Predictions of Operational Degradation of the Fan Stage of an Aircraft Engine Due to Particulate Ingestion

[+] Author and Article Information
Maria Grazia De Giorgi

Department of Engineering for Innovation,
University of Salento,
Via Per Monteroni,
Lecce 73100, Italy
e-mail: mariagrazia.degiorgi@unisalento.it

Stefano Campilongo

Department of Engineering for Innovation,
University of Salento,
Via Per Monteroni,
Lecce 73100, Italy
e-mail: stefano.campilongo@unisalento.it

Antonio Ficarella

Mem. ASME
Department of Engineering for Innovation,
University of Salento,
Via Per Monteroni,
Lecce 73100, Italy
e-mail: antonio.ficarella@unisalento.it

1Corresponding author.

Contributed by the Turbomachinery Committee of ASME for publication in the JOURNAL OF ENGINEERING FOR GAS TURBINES AND POWER. Manuscript received June 23, 2014; final manuscript received July 16, 2014; published online December 2, 2014. Editor: David Wisler.

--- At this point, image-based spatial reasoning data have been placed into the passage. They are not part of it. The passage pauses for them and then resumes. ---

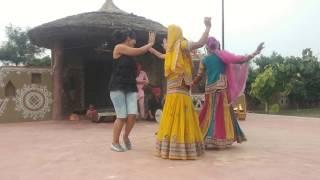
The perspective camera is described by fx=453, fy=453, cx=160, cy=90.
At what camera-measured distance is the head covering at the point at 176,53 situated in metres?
5.86

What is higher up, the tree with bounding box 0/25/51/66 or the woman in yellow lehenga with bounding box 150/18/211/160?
the tree with bounding box 0/25/51/66

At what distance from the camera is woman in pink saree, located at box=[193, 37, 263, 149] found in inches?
254

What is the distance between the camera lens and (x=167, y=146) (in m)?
5.74

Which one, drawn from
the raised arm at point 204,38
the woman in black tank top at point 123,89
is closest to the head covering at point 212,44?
the raised arm at point 204,38

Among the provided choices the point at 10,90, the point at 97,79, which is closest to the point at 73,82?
the point at 97,79

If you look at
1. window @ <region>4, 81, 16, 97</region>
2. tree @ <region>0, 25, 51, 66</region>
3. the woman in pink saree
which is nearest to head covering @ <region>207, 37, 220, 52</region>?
the woman in pink saree

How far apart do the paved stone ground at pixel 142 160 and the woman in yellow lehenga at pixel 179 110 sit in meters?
0.18

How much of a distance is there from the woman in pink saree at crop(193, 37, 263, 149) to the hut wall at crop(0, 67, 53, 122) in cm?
670

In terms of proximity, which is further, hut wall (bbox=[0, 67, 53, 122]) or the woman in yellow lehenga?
hut wall (bbox=[0, 67, 53, 122])

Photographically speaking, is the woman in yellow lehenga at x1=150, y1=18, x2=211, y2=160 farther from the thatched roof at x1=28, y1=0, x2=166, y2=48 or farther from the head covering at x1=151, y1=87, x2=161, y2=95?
the head covering at x1=151, y1=87, x2=161, y2=95

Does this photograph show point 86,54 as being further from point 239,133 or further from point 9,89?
point 239,133

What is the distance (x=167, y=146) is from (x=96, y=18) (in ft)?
21.6

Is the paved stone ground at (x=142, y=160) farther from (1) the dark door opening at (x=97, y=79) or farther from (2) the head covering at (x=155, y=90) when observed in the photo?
(1) the dark door opening at (x=97, y=79)

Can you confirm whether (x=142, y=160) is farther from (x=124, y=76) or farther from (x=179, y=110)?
(x=124, y=76)
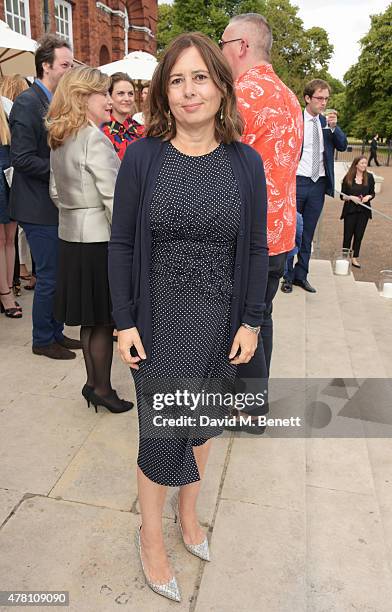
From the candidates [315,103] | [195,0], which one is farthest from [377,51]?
[315,103]

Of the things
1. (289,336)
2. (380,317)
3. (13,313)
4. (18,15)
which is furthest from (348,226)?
(18,15)

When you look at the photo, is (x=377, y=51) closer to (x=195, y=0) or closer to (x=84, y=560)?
(x=195, y=0)

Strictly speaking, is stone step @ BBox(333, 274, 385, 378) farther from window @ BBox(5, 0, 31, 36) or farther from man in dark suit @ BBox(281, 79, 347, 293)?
window @ BBox(5, 0, 31, 36)

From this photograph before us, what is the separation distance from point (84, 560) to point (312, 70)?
5519 centimetres

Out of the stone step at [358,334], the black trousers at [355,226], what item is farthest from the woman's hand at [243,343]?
the black trousers at [355,226]

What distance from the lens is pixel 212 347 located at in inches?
75.3

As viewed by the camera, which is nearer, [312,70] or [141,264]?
[141,264]

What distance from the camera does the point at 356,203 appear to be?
9133mm

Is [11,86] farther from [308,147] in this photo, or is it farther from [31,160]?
[308,147]

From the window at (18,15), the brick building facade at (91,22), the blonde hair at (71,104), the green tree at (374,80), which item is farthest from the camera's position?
the green tree at (374,80)

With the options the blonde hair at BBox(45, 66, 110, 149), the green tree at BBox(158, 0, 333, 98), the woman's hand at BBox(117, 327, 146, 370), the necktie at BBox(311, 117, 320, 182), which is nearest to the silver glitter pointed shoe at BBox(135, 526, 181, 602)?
the woman's hand at BBox(117, 327, 146, 370)

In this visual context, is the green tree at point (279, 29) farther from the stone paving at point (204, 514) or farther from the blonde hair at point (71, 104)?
the stone paving at point (204, 514)

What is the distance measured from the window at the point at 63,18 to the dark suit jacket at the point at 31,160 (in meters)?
14.2

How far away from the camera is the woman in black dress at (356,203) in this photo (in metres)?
9.16
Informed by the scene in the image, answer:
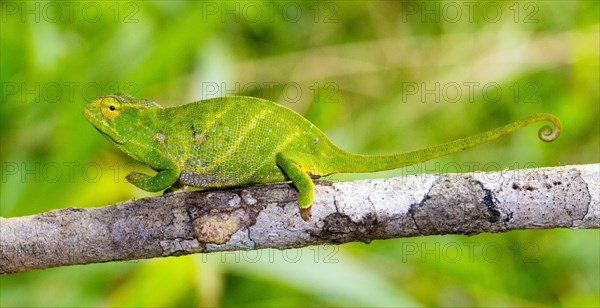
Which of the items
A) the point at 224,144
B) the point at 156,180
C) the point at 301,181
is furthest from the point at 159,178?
the point at 301,181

J. Eng. Gas Turbines Power 137(5), 052603 (May 01, 2015) (15 pages) Paper No: GTP-14-1301; doi: 10.1115/1.4028769 History: Received June 23, 2014; Revised July 16, 2014; Online December 02, 2014

A numerical evaluation of the effects of volcanic ash ingestion in a turbofan engine was carried out, with particular regard to the prediction of the erosion damage to fan blades. The ash concentration level examined in the study was below the flight limit because the aim of this study is to investigate the damage due to long-term exposure to low concentration levels. The work aims to the implementation of a numerical methodology that takes into account the geometry change of the fan blades during the exposure to volcanic ash. A dimensional and morphological characterization of a real volcanic ash sample from the Mount Etna volcano has been performed to model the particle flow dynamics using a computational fluid dynamics (CFD) code. The fan performance in terms of the total pressure increase was calculated for both the baseline and damaged geometries to quantify the performance deterioration trend with respect to the particle exposure time. For the calculation of the eroded fan performance, two different numerical approaches were considered. In the first approach, the erosion rate (ER) was evaluated based on the initial blade geometry and was held constant. In the second approach, the ER was updated as the erosion of the blade continued. The second approach shows a higher deterioration of the pressure rise across the fan, suggesting that the variation of the ER due to the blade shape modification cannot be neglected in the calculations.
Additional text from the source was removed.